If I'm running VMWare 5.x on FC [edit] LUNs presented from a Netapp running ontap 8.x in 7 mode, what steps should I take to ensure that the VMs can withstand a worst possible case cluster node failover? HBA settings? ESX settings? Modifications to the VMs' settings? I know this is all handled with the host kit from Netapp, but we want to know what it's doing and/or do it ourselves.
A cf takeover on Netapp is usually quite fast, but can in some cases run up to 3 minutes.

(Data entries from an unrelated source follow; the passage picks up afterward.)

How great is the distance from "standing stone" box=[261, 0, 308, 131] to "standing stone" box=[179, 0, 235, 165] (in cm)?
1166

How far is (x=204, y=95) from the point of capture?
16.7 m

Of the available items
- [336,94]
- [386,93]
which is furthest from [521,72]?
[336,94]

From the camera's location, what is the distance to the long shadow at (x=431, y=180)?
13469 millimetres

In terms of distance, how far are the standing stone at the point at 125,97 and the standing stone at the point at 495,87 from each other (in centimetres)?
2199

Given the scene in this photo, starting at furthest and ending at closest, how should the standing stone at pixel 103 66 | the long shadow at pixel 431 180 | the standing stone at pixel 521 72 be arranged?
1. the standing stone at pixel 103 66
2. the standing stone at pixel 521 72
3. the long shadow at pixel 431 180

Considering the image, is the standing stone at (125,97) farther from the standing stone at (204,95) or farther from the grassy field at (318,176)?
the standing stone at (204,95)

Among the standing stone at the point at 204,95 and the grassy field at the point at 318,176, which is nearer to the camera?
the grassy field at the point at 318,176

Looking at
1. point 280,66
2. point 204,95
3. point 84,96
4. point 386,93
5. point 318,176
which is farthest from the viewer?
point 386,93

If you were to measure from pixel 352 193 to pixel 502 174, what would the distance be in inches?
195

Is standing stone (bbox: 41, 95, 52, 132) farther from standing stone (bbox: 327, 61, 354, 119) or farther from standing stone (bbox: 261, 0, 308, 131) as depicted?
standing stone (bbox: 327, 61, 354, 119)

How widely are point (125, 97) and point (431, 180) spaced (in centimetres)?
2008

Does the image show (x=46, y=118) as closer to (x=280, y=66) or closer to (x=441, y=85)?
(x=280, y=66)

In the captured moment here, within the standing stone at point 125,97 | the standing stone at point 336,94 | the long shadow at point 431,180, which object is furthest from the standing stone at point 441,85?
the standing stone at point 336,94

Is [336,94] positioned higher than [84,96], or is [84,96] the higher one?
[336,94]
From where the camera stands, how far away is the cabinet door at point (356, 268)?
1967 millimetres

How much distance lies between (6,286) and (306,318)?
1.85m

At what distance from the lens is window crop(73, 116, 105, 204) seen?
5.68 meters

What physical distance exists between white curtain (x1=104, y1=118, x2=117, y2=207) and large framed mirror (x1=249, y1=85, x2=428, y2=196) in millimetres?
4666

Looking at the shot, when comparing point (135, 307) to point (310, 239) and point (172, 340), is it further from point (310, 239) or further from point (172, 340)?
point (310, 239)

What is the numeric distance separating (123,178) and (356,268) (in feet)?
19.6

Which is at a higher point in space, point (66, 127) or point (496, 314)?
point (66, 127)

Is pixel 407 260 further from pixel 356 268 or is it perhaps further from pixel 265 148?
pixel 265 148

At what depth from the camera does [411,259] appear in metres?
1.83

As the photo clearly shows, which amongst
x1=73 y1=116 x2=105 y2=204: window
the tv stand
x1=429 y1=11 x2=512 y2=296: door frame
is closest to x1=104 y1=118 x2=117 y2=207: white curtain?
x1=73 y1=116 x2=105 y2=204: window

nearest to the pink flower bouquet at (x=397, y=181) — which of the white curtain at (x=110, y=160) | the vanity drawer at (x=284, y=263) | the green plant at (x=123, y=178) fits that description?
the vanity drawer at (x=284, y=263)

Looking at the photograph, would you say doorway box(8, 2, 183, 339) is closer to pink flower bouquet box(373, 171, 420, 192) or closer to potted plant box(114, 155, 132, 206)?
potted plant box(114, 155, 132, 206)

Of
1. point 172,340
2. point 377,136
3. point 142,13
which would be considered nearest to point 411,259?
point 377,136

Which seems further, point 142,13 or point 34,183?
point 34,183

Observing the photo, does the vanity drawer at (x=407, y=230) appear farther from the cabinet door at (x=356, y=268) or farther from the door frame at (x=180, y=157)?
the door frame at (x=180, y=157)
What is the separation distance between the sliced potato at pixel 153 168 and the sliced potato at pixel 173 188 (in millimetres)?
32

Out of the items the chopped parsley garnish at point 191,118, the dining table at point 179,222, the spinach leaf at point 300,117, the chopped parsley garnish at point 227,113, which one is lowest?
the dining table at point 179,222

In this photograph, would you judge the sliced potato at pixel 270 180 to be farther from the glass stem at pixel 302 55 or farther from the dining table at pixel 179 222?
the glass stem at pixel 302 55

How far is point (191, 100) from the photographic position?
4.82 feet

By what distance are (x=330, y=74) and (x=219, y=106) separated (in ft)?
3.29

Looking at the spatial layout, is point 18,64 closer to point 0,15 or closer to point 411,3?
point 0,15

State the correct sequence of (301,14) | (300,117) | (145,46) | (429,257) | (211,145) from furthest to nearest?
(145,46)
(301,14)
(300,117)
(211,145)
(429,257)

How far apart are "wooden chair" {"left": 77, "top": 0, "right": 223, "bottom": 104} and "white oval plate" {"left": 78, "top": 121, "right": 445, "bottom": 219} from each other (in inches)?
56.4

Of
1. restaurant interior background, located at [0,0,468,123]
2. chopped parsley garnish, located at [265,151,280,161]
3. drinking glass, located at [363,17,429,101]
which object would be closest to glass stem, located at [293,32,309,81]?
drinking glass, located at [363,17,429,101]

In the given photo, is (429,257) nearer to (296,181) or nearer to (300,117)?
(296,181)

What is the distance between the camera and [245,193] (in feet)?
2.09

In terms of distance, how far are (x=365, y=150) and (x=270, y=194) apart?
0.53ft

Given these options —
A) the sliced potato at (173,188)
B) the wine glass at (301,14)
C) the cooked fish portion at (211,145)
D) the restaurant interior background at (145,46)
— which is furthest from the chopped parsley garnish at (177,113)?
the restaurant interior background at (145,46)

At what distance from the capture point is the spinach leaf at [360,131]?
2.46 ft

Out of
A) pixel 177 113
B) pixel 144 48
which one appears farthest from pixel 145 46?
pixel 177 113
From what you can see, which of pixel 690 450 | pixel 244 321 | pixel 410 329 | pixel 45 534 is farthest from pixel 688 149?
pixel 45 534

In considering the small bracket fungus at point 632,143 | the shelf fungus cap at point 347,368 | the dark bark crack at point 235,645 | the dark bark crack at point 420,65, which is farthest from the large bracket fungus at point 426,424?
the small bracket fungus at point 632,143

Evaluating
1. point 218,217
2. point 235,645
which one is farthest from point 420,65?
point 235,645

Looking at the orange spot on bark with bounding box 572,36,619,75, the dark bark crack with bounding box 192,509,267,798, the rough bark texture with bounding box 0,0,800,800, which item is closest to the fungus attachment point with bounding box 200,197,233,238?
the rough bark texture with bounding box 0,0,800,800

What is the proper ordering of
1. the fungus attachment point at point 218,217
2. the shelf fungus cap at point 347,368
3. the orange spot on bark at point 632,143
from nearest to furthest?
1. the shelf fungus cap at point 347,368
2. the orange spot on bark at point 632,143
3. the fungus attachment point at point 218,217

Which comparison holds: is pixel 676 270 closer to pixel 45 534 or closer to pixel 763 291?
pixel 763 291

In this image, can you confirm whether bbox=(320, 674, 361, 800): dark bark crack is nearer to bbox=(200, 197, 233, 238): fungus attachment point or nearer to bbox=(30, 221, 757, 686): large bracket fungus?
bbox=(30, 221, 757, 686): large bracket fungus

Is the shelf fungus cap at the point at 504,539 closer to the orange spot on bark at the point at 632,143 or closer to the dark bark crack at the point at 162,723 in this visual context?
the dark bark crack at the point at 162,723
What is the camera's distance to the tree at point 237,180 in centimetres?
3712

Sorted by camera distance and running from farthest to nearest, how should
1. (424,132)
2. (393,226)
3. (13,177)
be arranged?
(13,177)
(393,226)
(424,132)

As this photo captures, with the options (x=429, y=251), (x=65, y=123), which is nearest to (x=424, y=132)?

Mainly you want to make sure your VM's will be OK with no disk IO. Installing the VMware tools will take care of this with 4.x and newer. You also want to set the right settings on your ESX hosts related to timeouts, these are detailed on the netapp site in TR-3749
Really it does not matter which protocol you are using for cluster fail overs since the guests will see the same thing - their disks will be offline/read only for a brief period. This script can help you set the NetApp recommended settings on the VMs but I am pretty sure the VMware tools install does it for you.
On the ESX/ESXi side it depends on what versions of ESX/OnTap you are running but it's not something intended for you to edit. You can force MRU/RR etc but that is only how it discovers the paths to it's LUNs (unless you are doing something odd in your switching should be pretty much set and forget). You can't actually speed up the failover itself, it's a function of how long it takes for the controller to boot and sync and then replay the data in NVRAM. VMware & NetApp's PSP/SATP work together to manage this stuff. For more info you can use esxcli to look at (and edit a limited about) of these settings. Try esxcli storage nmp and esxcli storage san fc to dig in but personally I wouldn't mess with this stuff unless I had a specific need, even if you manage to squeeze some performance improvements out you may end up breaking compatibility with future releases etc.
For the HBA's it depends, the main thing to look at there is queue depth but that depends on how you have your workload configured. On the filer side you shouldn't need to change the queue settings, it's supposed to adjust itself based on workload.
If you're using FC I highly recommend at least trying NFS as well, it can make your life so much easier.